In one house the people stopped paying the electric bill. The neighbors told me the owners stayed there with the power off until it rained and the basement filled with water because the sump pump wouldn't work. After they left they returned each week to leave their trash using the house like a giant dumpster. By the time I got in the house I had to wear a breather mask because black mold was growing on every surface and slimy yellow mushrooms grew out of the carpet.

In that first month I changed locks on homes that had been owned by land developers, loan officers, and contractors. People not very different from me.

Some individuals stick in my mind. There was the single woman, computer programmer, who I encountered stuffing all of her worldly possessions into a small U haul truck with the help of her elderly parents. She told me they were leaving for Florida that night and anything that would not fit was being left behind.

When I came back a week later I discovered there evidently had not been room for her two cats. They rode with me in my car for the next few hours mewing loudly in the background as I spoke on my cell phone.

There was the man who greeted me cheerfully at the door, told me he was remodeling his bathroom. He seemed oblivious to the fact he had been foreclosed. In the following weeks he refused to acknowledge he had been foreclosed.

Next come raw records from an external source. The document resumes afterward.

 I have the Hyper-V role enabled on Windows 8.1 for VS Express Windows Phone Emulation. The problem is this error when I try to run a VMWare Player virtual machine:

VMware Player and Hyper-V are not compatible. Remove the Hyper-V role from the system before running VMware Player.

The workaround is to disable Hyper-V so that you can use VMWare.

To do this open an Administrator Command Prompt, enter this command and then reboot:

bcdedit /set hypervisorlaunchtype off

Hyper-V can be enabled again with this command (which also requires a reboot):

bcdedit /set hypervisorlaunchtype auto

Finally I called him one evening and told him the Sheriff and a locksmith would be at his door at 9 am the next morning and there was nothing I could do about it.

The next morning I went to the house. As the locksmith drilled out the lock of the front door the owner pulled up frantically running to meet us. "I have the keys, you don't have to do that.".
He said he had spent the previous afternoon at his job driving veterans to their appointments at the hospital, then he rented a truck and spent the night moving as much as he could, telling us he chugged energy drinks all night to keep going.

The Sheriff, the locksmith and myself , all three of us were feeling pretty uncomfortable standing there with the personal drama that was playing out. The man wanted to show me around his house, I felt weird about that and declined, he told me to call if I had any questions. Then he choked up and said to me, "You are the only one in this whole process who ever listened to me. Thank you for that." Then he hopped in his car and drove away. Leaving his home in the hands of strangers.

The locksmith who had been right there during the exchanged said, "I think I would have been more comfortable if he had just told us all to F-Off."

A year later I am responsible for fifty properties at any given time. Ten to twenty of them are for sale. When one sells they assign another to me. I work all of the time with the knowledge that one day my employer will decide I am no longer useful. If they even suspect I might be unhappy they will suggest someone else would be happy to have my job - and they are right.

I have the surreal feeling that I am living in history. Is this how my grandparents felt during the great depression? You just live your life and do your job and one day you wake up and realize you are surrounded by extraordinary circumstances.

An email comes and the wheels are set in motion. There are locksmiths and contractors and dumpsters in driveways and the constant fear of water. Furnaces stopping, pipes breaking, damage. Lots of damage. People who are losing everything comment on the weather and wish you a good day.